* [Brief]: The records, repeated exactly and in full, are the expected answer.
(Material shown)
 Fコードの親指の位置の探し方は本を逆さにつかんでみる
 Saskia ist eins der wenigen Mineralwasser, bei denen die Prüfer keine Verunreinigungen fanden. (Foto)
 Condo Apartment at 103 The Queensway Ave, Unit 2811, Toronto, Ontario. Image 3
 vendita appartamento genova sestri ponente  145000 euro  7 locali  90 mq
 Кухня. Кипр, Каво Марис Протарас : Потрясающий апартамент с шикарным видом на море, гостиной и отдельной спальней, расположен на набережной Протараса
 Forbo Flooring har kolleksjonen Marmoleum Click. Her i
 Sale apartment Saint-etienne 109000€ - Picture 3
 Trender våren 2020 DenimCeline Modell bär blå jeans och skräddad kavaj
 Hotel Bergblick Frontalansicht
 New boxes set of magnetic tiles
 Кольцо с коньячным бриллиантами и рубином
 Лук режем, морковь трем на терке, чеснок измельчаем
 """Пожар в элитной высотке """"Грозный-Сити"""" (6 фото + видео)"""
(End Material shown)
* [Answer below]:
 Fコードの親指の位置の探し方は本を逆さにつかんでみる
 Saskia ist eins der wenigen Mineralwasser, bei denen die Prüfer keine Verunreinigungen fanden. (Foto)
 Condo Apartment at 103 The Queensway Ave, Unit 2811, Toronto, Ontario. Image 3
 vendita appartamento genova sestri ponente  145000 euro  7 locali  90 mq
 Кухня. Кипр, Каво Марис Протарас : Потрясающий апартамент с шикарным видом на море, гостиной и отдельной спальней, расположен на набережной Протараса
 Forbo Flooring har kolleksjonen Marmoleum Click. Her i
 Sale apartment Saint-etienne 109000€ - Picture 3
 Trender våren 2020 DenimCeline Modell bär blå jeans och skräddad kavaj
 Hotel Bergblick Frontalansicht
 New boxes set of magnetic tiles
 Кольцо с коньячным бриллиантами и рубином
 Лук режем, морковь трем на терке, чеснок измельчаем
 """Пожар в элитной высотке """"Грозный-Сити"""" (6 фото + видео)"""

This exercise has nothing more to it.